### PASSAGE FOR REVIEW
MGA-CLAP

The official implementation of "Advancing Multi-grained Alignment for Contrastive Language-Audio Pre-training" (accepted by ACM MM 2024, oral, top 3.97% among total submissions).

Environment

Our code implementation is based on the retrieval part of WavCaps. Similar to WavCaps, MGA-CLAP is lightweight and can be reproduced on a single RTX 3090 with 24 GB RAM. As for the environment, one can build it following WavCaps.

Example

We provide a well-trained model checkpoint, which can be accessed through Google drive (https://drive.google.com/file/d/1RWTuVMEPy-L0uK6WYIX2wwxHjD1YSQFz/view?usp=drive_link). One can download it, and put it in the pretrained_models/models.

We provide an example to show how to extract frame features and frame-caption correspondence in example.py, remember to modify the checkpoint path in settings/inference_example.yaml. The key code is listed as follow,

# get fine-grained word_level embeddings
_, word_embeds, attn_mask = model.encode_text(classes)

### DATA SEGMENT
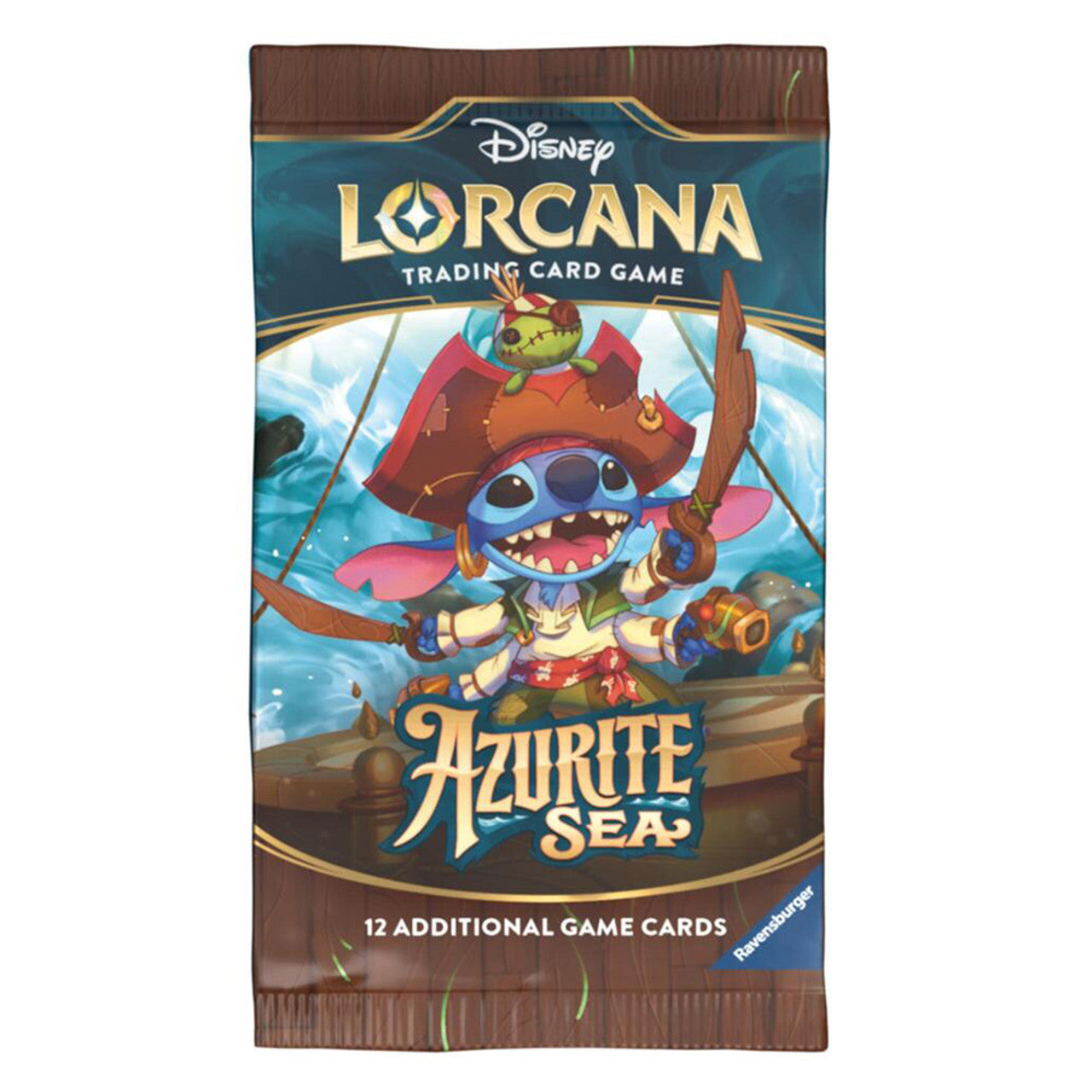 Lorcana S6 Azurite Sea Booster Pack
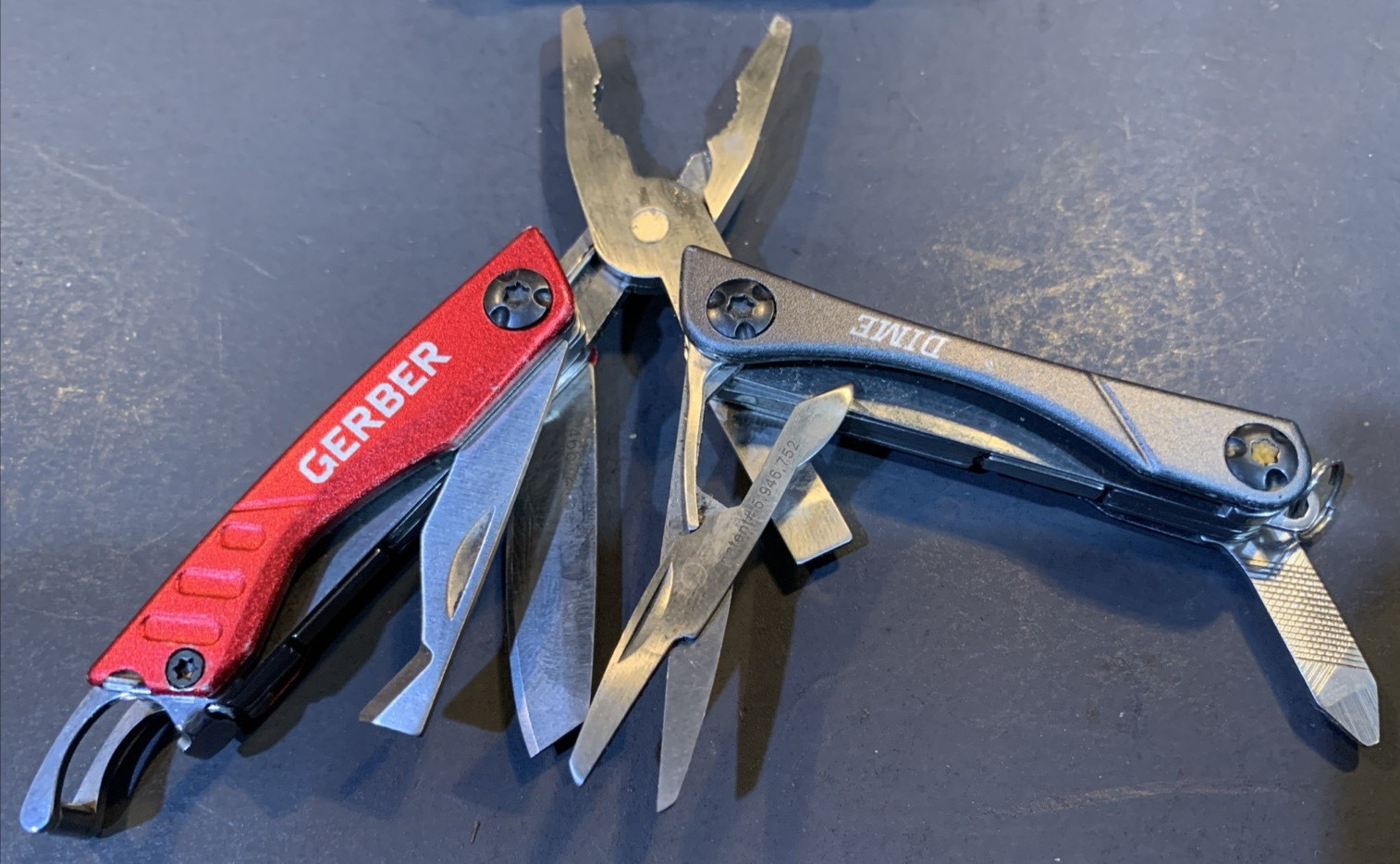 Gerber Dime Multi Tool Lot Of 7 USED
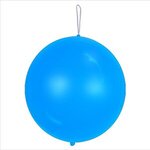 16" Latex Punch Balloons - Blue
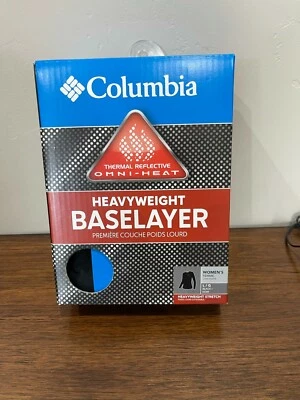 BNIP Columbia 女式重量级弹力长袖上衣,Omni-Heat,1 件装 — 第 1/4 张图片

### YOUR OBJECTIVE
Using the MGA-CLAP page, answer these questions:
1. Which conference accepted the paper?
2. What hardware is enough to reproduce MGA-CLAP?
3. Which file needs its checkpoint path changed before running the example?
The material has no connection to the MGA-CLAP page.

### EXERCISE RESULT
1. ACM MM 2024
2. A single RTX 3090 with 24 GB RAM
3. settings/inference_example.yaml